* **YOUR GOAL**: Recast all the rows below as a JSON list of strings, with one string per line and no blank lines. Leave the pictures out of the answer.

* **MATERIALS PROVIDED**:
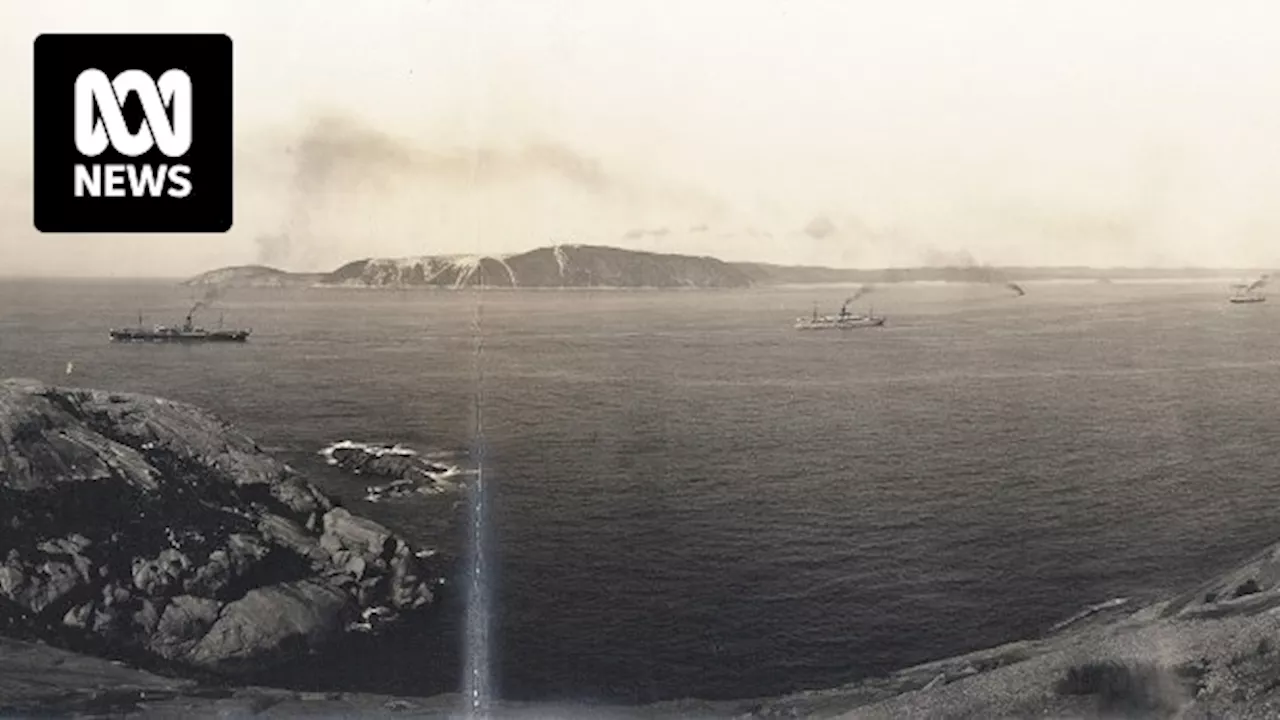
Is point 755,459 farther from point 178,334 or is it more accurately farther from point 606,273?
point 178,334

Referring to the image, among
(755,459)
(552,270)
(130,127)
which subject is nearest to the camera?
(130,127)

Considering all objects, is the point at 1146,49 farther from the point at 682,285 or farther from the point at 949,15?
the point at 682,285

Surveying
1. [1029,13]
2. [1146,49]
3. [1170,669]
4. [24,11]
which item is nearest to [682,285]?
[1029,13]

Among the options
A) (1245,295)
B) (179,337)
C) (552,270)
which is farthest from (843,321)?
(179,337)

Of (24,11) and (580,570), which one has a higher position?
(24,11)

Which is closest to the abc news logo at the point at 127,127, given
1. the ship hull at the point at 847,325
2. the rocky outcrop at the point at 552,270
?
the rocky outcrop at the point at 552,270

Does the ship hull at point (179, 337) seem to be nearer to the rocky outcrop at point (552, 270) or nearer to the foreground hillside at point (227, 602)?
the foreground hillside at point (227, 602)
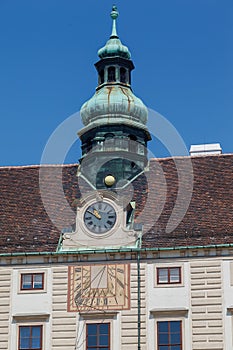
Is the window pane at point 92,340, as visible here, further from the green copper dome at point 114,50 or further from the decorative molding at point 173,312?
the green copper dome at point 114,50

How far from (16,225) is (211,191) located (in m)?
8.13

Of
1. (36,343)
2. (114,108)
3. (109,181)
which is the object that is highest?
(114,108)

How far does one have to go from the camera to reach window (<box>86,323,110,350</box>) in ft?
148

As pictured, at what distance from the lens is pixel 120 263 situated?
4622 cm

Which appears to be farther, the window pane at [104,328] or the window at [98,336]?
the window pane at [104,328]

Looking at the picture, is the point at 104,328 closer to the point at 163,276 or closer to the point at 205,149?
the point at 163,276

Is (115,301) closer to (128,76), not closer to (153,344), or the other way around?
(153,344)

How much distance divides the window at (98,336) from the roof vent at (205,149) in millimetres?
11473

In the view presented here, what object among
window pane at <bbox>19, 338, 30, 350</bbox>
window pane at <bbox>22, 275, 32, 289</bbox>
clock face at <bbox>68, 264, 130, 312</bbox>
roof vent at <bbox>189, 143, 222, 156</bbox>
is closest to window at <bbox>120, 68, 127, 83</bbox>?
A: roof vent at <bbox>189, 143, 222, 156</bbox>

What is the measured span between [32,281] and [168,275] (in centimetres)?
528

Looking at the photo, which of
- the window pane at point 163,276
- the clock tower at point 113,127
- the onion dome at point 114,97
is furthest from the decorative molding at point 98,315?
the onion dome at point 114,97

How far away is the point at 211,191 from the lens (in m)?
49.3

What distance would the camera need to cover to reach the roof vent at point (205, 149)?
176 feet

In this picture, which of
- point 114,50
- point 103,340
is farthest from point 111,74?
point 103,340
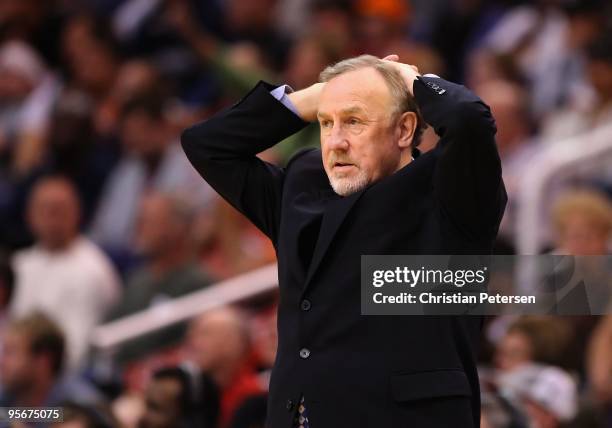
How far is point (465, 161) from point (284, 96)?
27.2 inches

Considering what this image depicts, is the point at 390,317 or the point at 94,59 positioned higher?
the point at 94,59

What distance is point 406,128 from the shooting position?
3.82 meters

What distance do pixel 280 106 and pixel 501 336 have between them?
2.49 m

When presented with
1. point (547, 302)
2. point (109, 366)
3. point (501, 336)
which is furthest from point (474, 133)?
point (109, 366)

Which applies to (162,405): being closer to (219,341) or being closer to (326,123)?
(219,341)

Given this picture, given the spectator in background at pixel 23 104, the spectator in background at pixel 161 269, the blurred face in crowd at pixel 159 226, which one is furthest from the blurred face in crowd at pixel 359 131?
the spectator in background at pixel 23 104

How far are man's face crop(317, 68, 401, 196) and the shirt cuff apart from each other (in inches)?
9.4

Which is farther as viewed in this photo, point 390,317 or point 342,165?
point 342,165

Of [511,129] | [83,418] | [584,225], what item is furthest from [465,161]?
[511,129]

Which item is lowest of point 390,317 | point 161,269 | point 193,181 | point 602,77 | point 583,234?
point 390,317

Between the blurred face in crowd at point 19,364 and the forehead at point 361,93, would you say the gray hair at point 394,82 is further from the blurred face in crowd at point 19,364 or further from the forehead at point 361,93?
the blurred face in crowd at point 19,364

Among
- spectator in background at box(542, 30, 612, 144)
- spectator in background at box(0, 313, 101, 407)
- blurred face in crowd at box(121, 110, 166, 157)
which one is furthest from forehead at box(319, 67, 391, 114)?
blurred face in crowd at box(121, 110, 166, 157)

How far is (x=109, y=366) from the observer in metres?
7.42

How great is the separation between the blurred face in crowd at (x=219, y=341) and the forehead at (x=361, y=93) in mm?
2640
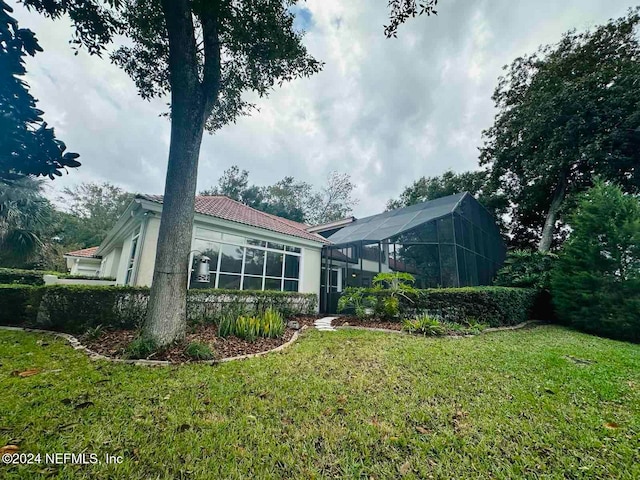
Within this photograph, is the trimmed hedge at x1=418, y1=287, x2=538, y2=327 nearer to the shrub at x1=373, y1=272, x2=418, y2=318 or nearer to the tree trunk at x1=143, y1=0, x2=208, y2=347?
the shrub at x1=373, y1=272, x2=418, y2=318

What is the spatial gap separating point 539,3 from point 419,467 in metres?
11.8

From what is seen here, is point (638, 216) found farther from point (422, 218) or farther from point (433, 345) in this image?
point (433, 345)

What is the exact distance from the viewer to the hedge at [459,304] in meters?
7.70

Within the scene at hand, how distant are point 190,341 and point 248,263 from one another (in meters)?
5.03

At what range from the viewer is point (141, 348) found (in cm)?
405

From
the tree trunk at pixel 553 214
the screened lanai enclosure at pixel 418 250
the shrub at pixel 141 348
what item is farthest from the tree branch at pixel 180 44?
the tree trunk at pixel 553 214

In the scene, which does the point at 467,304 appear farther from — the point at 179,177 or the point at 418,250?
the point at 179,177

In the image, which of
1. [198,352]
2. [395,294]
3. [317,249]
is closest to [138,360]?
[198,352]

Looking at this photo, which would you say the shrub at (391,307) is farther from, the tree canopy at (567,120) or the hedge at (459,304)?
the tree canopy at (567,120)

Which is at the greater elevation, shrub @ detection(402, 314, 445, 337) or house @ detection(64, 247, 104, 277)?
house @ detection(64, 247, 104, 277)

* **TASK OUTPUT**:
[
  "Is point 755,459 farther from point 178,334 or is it more accurately farther from point 606,273?",
  "point 178,334",
  "Referring to the image, among",
  "(755,459)",
  "(552,270)",
  "(130,127)",
  "which subject is nearest to the camera?",
  "(130,127)",
  "Considering all objects, is the point at 1146,49 farther from the point at 682,285 or farther from the point at 949,15?",
  "the point at 682,285",
  "Surveying",
  "1. [1029,13]",
  "2. [1146,49]",
  "3. [1170,669]",
  "4. [24,11]",
  "which item is nearest to [682,285]?",
  "[1029,13]",
  "Among the options",
  "A) (1245,295)",
  "B) (179,337)",
  "C) (552,270)",
  "which is farthest from (843,321)?",
  "(179,337)",
  "Of (24,11) and (580,570), which one has a higher position?",
  "(24,11)",
  "Which is closest to the abc news logo at the point at 127,127, given",
  "1. the ship hull at the point at 847,325",
  "2. the rocky outcrop at the point at 552,270",
  "?",
  "the rocky outcrop at the point at 552,270",
  "Does the ship hull at point (179, 337) seem to be nearer to the rocky outcrop at point (552, 270) or nearer to the foreground hillside at point (227, 602)?",
  "the foreground hillside at point (227, 602)",
  "Is the window pane at point 92,340, as visible here, further from the green copper dome at point 114,50 or further from the decorative molding at point 173,312?",
  "the green copper dome at point 114,50",
  "How far from (16,225) is (211,191) located (in m)?",
  "8.13",
  "Of",
  "1. (36,343)",
  "2. (114,108)",
  "3. (109,181)",
  "which is the object that is highest?",
  "(114,108)",
  "How far does one have to go from the camera to reach window (<box>86,323,110,350</box>) in ft?",
  "148",
  "As pictured, at what distance from the lens is pixel 120 263 situated?",
  "4622 cm",
  "Which appears to be farther, the window pane at [104,328] or the window at [98,336]?",
  "the window pane at [104,328]",
  "Looking at the picture, is the point at 104,328 closer to the point at 163,276 or closer to the point at 205,149?",
  "the point at 163,276",
  "Is (115,301) closer to (128,76), not closer to (153,344), or the other way around?",
  "(153,344)",
  "How much distance divides the window at (98,336) from the roof vent at (205,149) in millimetres?",
  "11473",
  "In the view presented here, what object among",
  "window pane at <bbox>19, 338, 30, 350</bbox>",
  "window pane at <bbox>22, 275, 32, 289</bbox>",
  "clock face at <bbox>68, 264, 130, 312</bbox>",
  "roof vent at <bbox>189, 143, 222, 156</bbox>",
  "is closest to window at <bbox>120, 68, 127, 83</bbox>?",
  "A: roof vent at <bbox>189, 143, 222, 156</bbox>",
  "What is the measured span between [32,281] and [168,275] (in centimetres)?",
  "528",
  "Looking at the photo, which of",
  "- the window pane at point 163,276",
  "- the clock tower at point 113,127",
  "- the onion dome at point 114,97",
  "is furthest from the decorative molding at point 98,315?",
  "the onion dome at point 114,97",
  "How far away is the point at 211,191 from the lens (in m)?",
  "49.3",
  "What distance would the camera need to cover to reach the roof vent at point (205, 149)?",
  "176 feet",
  "In this picture, which of",
  "- point 114,50",
  "- point 103,340",
  "is farthest from point 111,74?",
  "point 103,340",
  "How far is point (465, 161) from point (284, 96)?",
  "27.2 inches",
  "Considering what this image depicts, is the point at 390,317 or the point at 94,59 positioned higher?",
  "the point at 94,59",
  "What distance is point 406,128 from the shooting position?",
  "3.82 meters",
  "What distance do pixel 280 106 and pixel 501 336 have between them?",
  "2.49 m",
  "When presented with",
  "1. point (547, 302)",
  "2. point (109, 366)",
  "3. point (501, 336)",
  "which is furthest from point (474, 133)?",
  "point (109, 366)",
  "Which applies to (162,405): being closer to (219,341) or being closer to (326,123)?",
  "(219,341)",
  "Given this picture, given the spectator in background at pixel 23 104, the spectator in background at pixel 161 269, the blurred face in crowd at pixel 159 226, which one is furthest from the blurred face in crowd at pixel 359 131?",
  "the spectator in background at pixel 23 104",
  "How far are man's face crop(317, 68, 401, 196) and the shirt cuff apart from each other (in inches)?",
  "9.4",
  "Which is farther as viewed in this photo, point 390,317 or point 342,165?",
  "point 342,165",
  "Of [511,129] | [83,418] | [584,225], what item is furthest from [465,161]?",
  "[511,129]",
  "Which item is lowest of point 390,317 | point 161,269 | point 193,181 | point 602,77 | point 583,234?",
  "point 390,317",
  "Between the blurred face in crowd at point 19,364 and the forehead at point 361,93, would you say the gray hair at point 394,82 is further from the blurred face in crowd at point 19,364 or further from the forehead at point 361,93?",
  "the blurred face in crowd at point 19,364",
  "Among",
  "- spectator in background at box(542, 30, 612, 144)",
  "- spectator in background at box(0, 313, 101, 407)",
  "- blurred face in crowd at box(121, 110, 166, 157)",
  "which one is furthest from forehead at box(319, 67, 391, 114)?",
  "blurred face in crowd at box(121, 110, 166, 157)",
  "How far is (x=109, y=366) from the observer in metres?",
  "7.42",
  "How great is the separation between the blurred face in crowd at (x=219, y=341) and the forehead at (x=361, y=93) in mm?",
  "2640",
  "Within this photograph, is the trimmed hedge at x1=418, y1=287, x2=538, y2=327 nearer to the shrub at x1=373, y1=272, x2=418, y2=318 or nearer to the tree trunk at x1=143, y1=0, x2=208, y2=347?",
  "the shrub at x1=373, y1=272, x2=418, y2=318",
  "What is the spatial gap separating point 539,3 from point 419,467 in metres?",
  "11.8",
  "From what is seen here, is point (638, 216) found farther from point (422, 218) or farther from point (433, 345) in this image?",
  "point (433, 345)",
  "What is the exact distance from the viewer to the hedge at [459,304] in meters?",
  "7.70",
  "Within the scene at hand, how distant are point 190,341 and point 248,263 from one another (in meters)?",
  "5.03",
  "At what range from the viewer is point (141, 348) found (in cm)?",
  "405",
  "From",
  "the tree trunk at pixel 553 214",
  "the screened lanai enclosure at pixel 418 250",
  "the shrub at pixel 141 348",
  "what item is farthest from the tree branch at pixel 180 44?",
  "the tree trunk at pixel 553 214",
  "In the scene, which does the point at 467,304 appear farther from — the point at 179,177 or the point at 418,250?",
  "the point at 179,177",
  "In the image, which of",
  "1. [198,352]",
  "2. [395,294]",
  "3. [317,249]",
  "is closest to [138,360]?",
  "[198,352]",
  "Looking at this photo, which would you say the shrub at (391,307) is farther from, the tree canopy at (567,120) or the hedge at (459,304)?",
  "the tree canopy at (567,120)",
  "Which is at the greater elevation, shrub @ detection(402, 314, 445, 337) or house @ detection(64, 247, 104, 277)?",
  "house @ detection(64, 247, 104, 277)"
]